→ Excerpt to read:

═══

Craig Cullinane 54:18
Yes. The mostly because we'll either don't know, or because they don't have practice communicating. Yeah, it's like just what you said. But you know, you might not have been able to be with that person 10 years ago. And so on some level, it's like, you know, the world meets us where we are as we continue to evolve. Yes,
Coach Maddox 54:36
yes. And that's very true. honored him on an emotional intimacy level, I would not have been able to be with him 10 years ago probably wouldn't even been able to be with him two years ago. It just, you know, and kind of can clearly see that in retrospect like the timing was pretty impeccable.
Craig Cullinane 54:57
So my my what I would say for people is just These are some thoughts that may be useful. Number one, what's my relationship to pleasure? How do I? How does my body feel pleasure? What is? How do I give it pleasure? Are there ways that I could expand that? Are there ways that I could experiment with stretching or offering different ways to explore my relationship with pleasure? And to give myself that permission? That's one thing. I think also, there's something about, you know, the amazing energy of curiosity and to say, like, wow, like, what are my habits? About how I am erotic with myself and with other people? What are they just that question? Hmm, what do I notice if I step back and just witness my habits? The, you know, I've always heard that line. The only difference between a path a rut and a grave is the depth. So like, what are my habits, right? About how I touch myself, how I touch others, how I interact with people are radically just noticing the habits. And then a real desire and curiosity to figure out how to gain some skill and offering pleasure receiving pleasure in and learning how to communicate. Those simple things can open up a life. Oh, yeah. You know, and, and it's available. You know, that's Florida. And that community is out there to help you wake up and kind of just unfold like in the beautiful lotus blossom, you are with your eroticism and your body. And that very energy that's inside of all of us. When it gets tapped, and it raises and spreads into our system. That's what heals shame. That's what heals trauma.
Coach Maddox 56:54
I agree. And the willingness to just begin to lean into talking about it is a great starting place.
Craig Cullinane 57:02
It is and it can be difficult, you know, because because it's like here's shame. And you know, my friend Mark Fleming who I teach that healing body shame class with he has a great line, which I really appreciate. He says, you know, in the here's the deal, when you poke Shame, shame pokes back. Wow. And part of it is the willingness to be with the feelings that come up when we're exploring intimacy and self love with our bodies.
Coach Maddox 57:29
Yeah, I like that. When you poke shame, poke shame so that we hope shame. Shame pokes back. I gotta remember that that's good stuff. Yeah. Well, you've had a very profound journey.
Craig Cullinane 57:48
Yes, I have and it continues, and some of you, it's so beautiful to hear your
Coach Maddox 57:54
continues. It is hot. It continues. I hope I never arrive.
Craig Cullinane 57:58
Right? Absolutely. You know, and we can awaken joy. We can awaken our bodies, we can awaken what we define as sacred. We can awaken pleasure. We deserve to feel good. And it's not something that it takes away from anybody else. It's something that actually adds to the world.

═══

→ Record excerpts:

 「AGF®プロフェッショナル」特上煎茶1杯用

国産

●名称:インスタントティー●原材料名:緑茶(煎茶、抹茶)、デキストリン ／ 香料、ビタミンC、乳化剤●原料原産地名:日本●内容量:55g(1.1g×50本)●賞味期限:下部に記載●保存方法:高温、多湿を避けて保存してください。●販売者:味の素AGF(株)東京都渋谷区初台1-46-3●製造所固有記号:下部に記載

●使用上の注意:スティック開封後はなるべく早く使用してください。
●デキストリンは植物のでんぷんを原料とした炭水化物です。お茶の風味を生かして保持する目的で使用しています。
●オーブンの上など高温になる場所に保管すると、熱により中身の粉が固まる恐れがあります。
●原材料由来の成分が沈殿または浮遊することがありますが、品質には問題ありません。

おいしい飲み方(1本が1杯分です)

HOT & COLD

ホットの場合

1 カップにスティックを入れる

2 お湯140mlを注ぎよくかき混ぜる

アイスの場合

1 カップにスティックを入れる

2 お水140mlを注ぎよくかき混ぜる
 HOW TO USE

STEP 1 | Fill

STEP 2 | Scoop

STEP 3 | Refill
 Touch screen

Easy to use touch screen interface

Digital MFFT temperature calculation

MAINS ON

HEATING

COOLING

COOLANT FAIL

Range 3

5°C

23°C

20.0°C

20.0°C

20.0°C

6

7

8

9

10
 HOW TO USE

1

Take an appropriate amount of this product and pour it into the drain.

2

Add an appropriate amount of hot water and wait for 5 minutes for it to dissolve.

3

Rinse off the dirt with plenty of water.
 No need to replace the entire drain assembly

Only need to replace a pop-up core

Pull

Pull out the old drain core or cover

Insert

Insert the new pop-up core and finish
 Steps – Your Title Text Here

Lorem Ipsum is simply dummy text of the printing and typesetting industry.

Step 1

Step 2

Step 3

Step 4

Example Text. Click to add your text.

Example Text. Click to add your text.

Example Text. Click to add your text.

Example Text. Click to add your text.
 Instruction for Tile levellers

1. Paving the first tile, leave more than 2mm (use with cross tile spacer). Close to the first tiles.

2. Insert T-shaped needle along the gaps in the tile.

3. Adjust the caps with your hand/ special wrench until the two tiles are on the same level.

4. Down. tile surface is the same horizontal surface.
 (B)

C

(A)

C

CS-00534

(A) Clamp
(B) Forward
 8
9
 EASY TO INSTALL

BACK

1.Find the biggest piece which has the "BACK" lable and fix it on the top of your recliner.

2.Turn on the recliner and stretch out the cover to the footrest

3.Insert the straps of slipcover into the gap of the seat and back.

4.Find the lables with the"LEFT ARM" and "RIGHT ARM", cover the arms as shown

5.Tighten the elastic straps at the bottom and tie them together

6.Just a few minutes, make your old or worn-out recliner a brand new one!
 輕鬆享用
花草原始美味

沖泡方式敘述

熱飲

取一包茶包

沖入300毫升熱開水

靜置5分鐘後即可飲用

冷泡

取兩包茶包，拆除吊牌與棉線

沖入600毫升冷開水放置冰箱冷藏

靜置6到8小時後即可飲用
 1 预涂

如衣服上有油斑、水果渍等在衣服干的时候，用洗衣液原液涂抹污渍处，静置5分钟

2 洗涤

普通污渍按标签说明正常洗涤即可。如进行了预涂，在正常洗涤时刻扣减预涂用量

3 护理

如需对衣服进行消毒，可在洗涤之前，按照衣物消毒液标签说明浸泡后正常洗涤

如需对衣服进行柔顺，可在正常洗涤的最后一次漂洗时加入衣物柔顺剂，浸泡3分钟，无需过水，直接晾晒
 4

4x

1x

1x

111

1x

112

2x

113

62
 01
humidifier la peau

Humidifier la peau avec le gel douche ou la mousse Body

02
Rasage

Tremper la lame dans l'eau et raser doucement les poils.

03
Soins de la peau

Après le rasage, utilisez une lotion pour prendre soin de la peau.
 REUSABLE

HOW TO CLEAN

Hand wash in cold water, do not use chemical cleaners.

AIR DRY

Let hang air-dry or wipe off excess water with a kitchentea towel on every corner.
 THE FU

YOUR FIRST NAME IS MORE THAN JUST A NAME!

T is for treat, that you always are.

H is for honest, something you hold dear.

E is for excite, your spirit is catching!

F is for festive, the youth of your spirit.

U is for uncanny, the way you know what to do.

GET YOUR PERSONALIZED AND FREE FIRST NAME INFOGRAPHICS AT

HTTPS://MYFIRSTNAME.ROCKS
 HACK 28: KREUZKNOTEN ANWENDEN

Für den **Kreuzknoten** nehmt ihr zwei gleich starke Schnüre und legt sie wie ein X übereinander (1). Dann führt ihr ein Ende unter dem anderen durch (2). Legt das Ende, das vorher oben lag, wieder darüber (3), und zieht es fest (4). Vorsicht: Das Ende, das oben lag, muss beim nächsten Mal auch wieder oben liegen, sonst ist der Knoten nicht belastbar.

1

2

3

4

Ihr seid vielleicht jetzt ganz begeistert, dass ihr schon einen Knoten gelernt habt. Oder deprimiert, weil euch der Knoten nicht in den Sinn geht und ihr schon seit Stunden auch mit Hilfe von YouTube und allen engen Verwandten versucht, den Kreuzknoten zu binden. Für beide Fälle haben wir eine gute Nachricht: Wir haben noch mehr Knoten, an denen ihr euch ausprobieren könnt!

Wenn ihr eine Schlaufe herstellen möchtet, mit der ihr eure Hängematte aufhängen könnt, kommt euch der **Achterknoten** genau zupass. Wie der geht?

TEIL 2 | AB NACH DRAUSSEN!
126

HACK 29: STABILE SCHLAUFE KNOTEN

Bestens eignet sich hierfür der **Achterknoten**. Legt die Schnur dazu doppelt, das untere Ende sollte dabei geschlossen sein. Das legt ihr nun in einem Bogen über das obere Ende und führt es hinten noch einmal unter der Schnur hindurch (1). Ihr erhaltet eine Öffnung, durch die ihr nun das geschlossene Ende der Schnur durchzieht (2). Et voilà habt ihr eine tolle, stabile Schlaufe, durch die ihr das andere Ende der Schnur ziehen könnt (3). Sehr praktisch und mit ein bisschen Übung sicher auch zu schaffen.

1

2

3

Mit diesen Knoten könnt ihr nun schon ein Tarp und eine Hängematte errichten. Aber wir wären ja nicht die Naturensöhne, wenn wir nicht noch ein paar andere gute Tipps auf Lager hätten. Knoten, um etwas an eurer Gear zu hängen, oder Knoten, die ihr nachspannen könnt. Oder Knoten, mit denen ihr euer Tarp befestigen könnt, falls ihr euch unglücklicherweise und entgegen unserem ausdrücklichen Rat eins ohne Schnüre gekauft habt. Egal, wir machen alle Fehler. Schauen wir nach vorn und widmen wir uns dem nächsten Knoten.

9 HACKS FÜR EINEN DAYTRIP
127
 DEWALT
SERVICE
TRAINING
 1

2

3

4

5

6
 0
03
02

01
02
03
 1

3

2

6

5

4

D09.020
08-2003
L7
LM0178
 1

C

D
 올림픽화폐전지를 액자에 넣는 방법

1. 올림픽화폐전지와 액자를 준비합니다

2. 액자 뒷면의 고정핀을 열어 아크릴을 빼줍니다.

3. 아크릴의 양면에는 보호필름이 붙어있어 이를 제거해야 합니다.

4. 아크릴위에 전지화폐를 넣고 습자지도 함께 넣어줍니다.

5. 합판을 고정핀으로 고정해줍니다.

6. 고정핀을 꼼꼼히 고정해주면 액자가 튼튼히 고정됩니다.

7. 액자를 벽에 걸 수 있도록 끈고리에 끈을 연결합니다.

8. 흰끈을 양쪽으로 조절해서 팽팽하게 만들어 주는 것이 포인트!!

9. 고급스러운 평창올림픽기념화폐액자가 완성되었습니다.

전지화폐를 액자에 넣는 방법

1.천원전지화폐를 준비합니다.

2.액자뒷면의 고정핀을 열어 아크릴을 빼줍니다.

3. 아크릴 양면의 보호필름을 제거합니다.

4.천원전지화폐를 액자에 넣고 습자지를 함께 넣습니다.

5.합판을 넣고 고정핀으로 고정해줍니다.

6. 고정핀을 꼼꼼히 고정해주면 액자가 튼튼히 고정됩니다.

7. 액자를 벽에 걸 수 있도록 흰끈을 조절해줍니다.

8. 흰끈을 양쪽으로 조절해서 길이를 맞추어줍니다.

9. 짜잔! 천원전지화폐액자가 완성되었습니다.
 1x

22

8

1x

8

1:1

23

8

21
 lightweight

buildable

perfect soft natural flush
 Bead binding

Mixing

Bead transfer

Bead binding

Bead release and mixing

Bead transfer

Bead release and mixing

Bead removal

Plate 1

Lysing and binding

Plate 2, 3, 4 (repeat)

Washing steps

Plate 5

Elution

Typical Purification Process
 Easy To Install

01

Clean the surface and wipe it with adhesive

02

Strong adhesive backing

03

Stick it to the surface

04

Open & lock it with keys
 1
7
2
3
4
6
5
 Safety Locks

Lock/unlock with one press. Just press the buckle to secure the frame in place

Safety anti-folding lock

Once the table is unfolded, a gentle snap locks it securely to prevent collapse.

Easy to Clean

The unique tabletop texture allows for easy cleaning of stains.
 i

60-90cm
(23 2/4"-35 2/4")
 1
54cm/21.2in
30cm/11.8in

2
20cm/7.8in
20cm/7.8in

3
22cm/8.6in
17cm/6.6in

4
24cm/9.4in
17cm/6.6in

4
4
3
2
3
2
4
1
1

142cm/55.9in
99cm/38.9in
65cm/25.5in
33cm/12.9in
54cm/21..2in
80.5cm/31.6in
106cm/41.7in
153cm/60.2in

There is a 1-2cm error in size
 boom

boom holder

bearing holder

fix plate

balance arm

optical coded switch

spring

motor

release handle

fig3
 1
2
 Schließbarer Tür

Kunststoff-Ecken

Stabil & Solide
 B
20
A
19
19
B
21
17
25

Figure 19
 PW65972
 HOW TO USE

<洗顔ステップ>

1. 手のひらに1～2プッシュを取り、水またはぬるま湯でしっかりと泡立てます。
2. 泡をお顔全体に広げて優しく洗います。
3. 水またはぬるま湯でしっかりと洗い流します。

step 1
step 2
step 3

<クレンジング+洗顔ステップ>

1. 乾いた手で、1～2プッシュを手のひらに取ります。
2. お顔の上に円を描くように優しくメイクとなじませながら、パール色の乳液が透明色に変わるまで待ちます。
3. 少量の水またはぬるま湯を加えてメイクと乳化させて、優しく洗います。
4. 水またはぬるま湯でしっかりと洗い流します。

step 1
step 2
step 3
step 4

═══

Craig Cullinane's last turn in the transcript names several things that "we can awaken." List all of them.

→ Solved problem:
- joy
- our bodies
- what we define as sacred
- pleasure